Work task:
For each of the following statements about the article on LabVIEW timing, answer yes or no and quote the exact words of the article that decide it: (a) The hardware counter read by QueryPerformanceCounter takes about 0.8 microseconds per count; (b) LabVIEW supports the 64-bit value that the performance counter calls want to return; (c) The amount of other activity on the PC is the most important variable factor affecting timing.

Passage to read:
=====

Studying LabVIEW Using QueryPerformanceCounter

Last edit: 05-03-17 Graham Wideman

Data Acquisition

Studying LabVIEW Using QueryPerformanceCounter

99-06-16 Article created
99-07-01 Extensive revisions based on correspondence with National Instruments

Topics

This Page

Timing in LabVIEW: The Wait Functions
A VI using QueryPerformanceCounter
Factors That Impact Timing
General Approach
Tests
Conclusions
Test Conditions
Comment on What's Already Published
Acknowledgements

Timing in LabVIEW: The Wait Functions

The LabVIEW functions that provide timing on the millisecond level are the "Wait" and "Wait For Next ms Multiple" vi's. Both are based on the same underlying mechanism; I focused on the "Wait For Next ms Multiple" function, used in a very standard timed loop configuration (diagram further below).

To measure when things are happening, I used the Windows API function QueryPerformanceCounter. This function on x86/Pentium platforms looks at a high-resolution system hardware counter that runs at approximately 1.2 MHz, or 0.8 microsec/count. The actual resolution, once you account for the delay in calling the function, will be considerably less, but still far better than 1 millisec.

A VI using QueryPerformanceCounter

To study the behavior of LabVIEW's "Wait For Next ms Multiple" function, I wrote a simple vi that uses the Windows API high-resolution QueryPerformanceCounter function. The diagram looks like:

GWQPCTimeTest11_diag.gif (8722 bytes)

This vi is available for download here: GWQPCTimeTest11.vi

Note the bare minimum of activity inside the loop structure. The "Interval" and "QPC minus Iteration" graphs should give us a fair idea of the consistency of timing under various circumstances. A couple of program notes:

If you download the vi you will see how to set up the call to the performance counter function, if you are unfamiliar with that aspect. One minor wrinkle is that both the calls involved want to return a 64-bit value, which LV doesn't support. To get around that we supply an array of two 32-bit integers. As it turns out, in both cases we can use just the less significant array element. The Counter could conceivably roll over, so in a serious application we should include the high-order 32 bits, but for this simple test app we can ignore them.
A previously published version of this VI had the QueryPerformanceXXX wrapper VIs set to "Run In UI", but these are now set to "Reentrant". This actually improved the performance for some of the scenarios considerably, probably for reasons described below.

Factors That Impact Timing

"Other Activities": The most important variable factor is the amount of other activity going on on the PC in question. This is also the hardest to control, or even inspect.

=====

Source data:
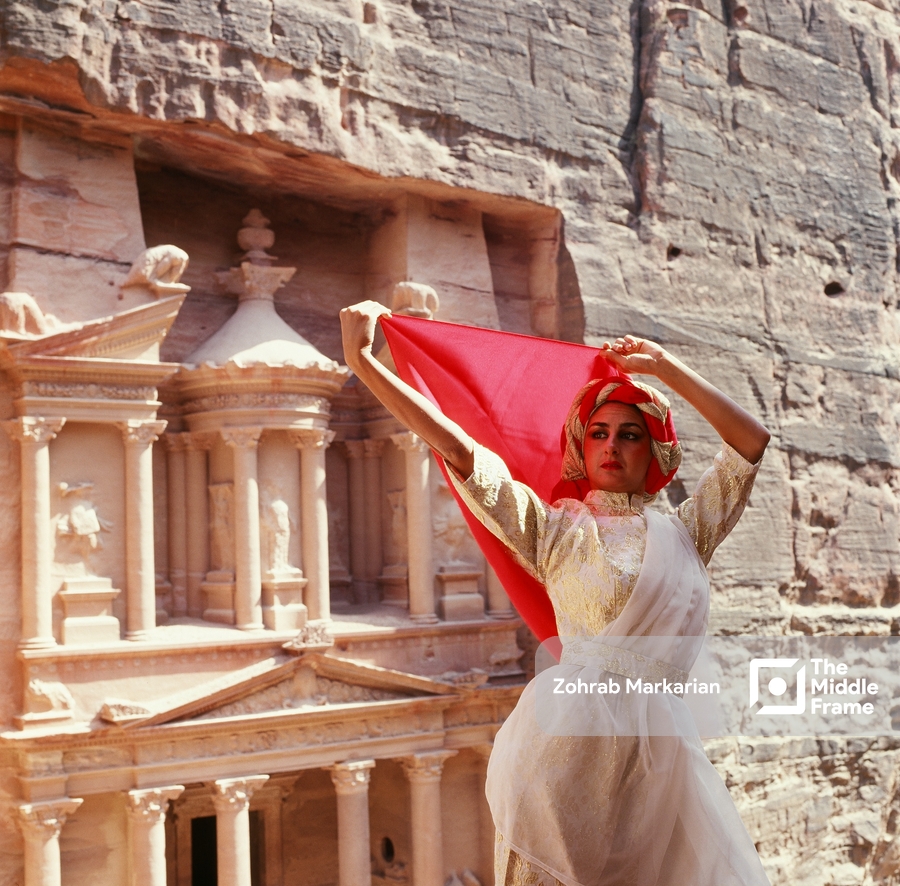 A woman in a white dress stands in front of a cliff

=====

Answer area:
(a) Yes: "runs at approximately 1.2 MHz, or 0.8 microsec/count"
(b) No: "both the calls involved want to return a 64-bit value, which LV doesn't support"
(c) Yes: "The most important variable factor is the amount of other activity going on on the PC in question."